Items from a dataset
☆ ☆ ☆ ☆ ☆ ☆ ☆
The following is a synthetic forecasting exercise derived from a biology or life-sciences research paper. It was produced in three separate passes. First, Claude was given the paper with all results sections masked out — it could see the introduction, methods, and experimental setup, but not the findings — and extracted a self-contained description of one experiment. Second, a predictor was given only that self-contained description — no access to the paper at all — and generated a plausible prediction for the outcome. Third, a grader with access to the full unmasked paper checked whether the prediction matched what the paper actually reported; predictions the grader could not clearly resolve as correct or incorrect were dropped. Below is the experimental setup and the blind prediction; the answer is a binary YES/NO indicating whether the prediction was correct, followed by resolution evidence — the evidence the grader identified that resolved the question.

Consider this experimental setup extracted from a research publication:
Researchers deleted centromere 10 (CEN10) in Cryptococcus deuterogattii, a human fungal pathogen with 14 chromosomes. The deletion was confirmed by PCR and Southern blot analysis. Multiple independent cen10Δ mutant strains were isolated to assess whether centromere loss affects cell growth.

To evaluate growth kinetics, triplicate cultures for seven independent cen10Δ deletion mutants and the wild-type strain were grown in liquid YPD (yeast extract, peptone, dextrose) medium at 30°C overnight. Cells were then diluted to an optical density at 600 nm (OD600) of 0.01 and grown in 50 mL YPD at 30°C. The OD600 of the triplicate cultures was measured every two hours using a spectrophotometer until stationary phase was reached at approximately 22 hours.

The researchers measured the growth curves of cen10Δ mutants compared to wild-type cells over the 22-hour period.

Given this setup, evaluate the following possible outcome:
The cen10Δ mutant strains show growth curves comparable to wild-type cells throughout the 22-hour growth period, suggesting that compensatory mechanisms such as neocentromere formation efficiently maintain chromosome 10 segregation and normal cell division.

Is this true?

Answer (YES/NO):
☆ ☆ ☆ ☆ ☆ ☆ ☆
## BRIEF:
Could you give every entry again, exactly as written?

## RESPONSE AREA:
The following is a synthetic forecasting exercise derived from a biology or life-sciences research paper. It was produced in three separate passes. First, Claude was given the paper with all results sections masked out — it could see the introduction, methods, and experimental setup, but not the findings — and extracted a self-contained description of one experiment. Second, a predictor was given only that self-contained description — no access to the paper at all — and generated a plausible prediction for the outcome. Third, a grader with access to the full unmasked paper checked whether the prediction matched what the paper actually reported; predictions the grader could not clearly resolve as correct or incorrect were dropped. Below is the experimental setup and the blind prediction; the answer is a binary YES/NO indicating whether the prediction was correct, followed by resolution evidence — the evidence the grader identified that resolved the question.

Consider this experimental setup extracted from a research publication:
Researchers deleted centromere 10 (CEN10) in Cryptococcus deuterogattii, a human fungal pathogen with 14 chromosomes. The deletion was confirmed by PCR and Southern blot analysis. Multiple independent cen10Δ mutant strains were isolated to assess whether centromere loss affects cell growth.

To evaluate growth kinetics, triplicate cultures for seven independent cen10Δ deletion mutants and the wild-type strain were grown in liquid YPD (yeast extract, peptone, dextrose) medium at 30°C overnight. Cells were then diluted to an optical density at 600 nm (OD600) of 0.01 and grown in 50 mL YPD at 30°C. The OD600 of the triplicate cultures was measured every two hours using a spectrophotometer until stationary phase was reached at approximately 22 hours.

The researchers measured the growth curves of cen10Δ mutants compared to wild-type cells over the 22-hour period.

Given this setup, evaluate the following possible outcome:
The cen10Δ mutant strains show growth curves comparable to wild-type cells throughout the 22-hour growth period, suggesting that compensatory mechanisms such as neocentromere formation efficiently maintain chromosome 10 segregation and normal cell division.

Is this true?

Answer (YES/NO):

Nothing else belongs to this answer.